[A block of data]
►

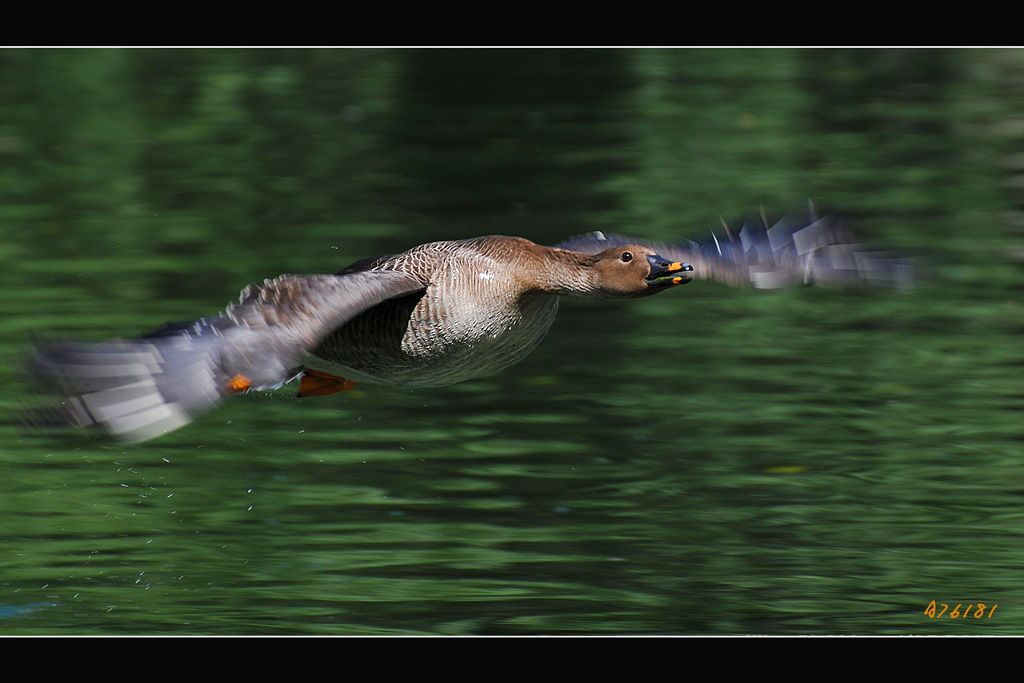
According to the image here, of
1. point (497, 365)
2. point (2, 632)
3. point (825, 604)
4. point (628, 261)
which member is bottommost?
point (825, 604)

◄

Copy the lines above word for word, leaving out the picture.

> **WRITTEN RESPONSE**
According to the image here, of
1. point (497, 365)
2. point (2, 632)
3. point (825, 604)
4. point (628, 261)
which member is bottommost?
point (825, 604)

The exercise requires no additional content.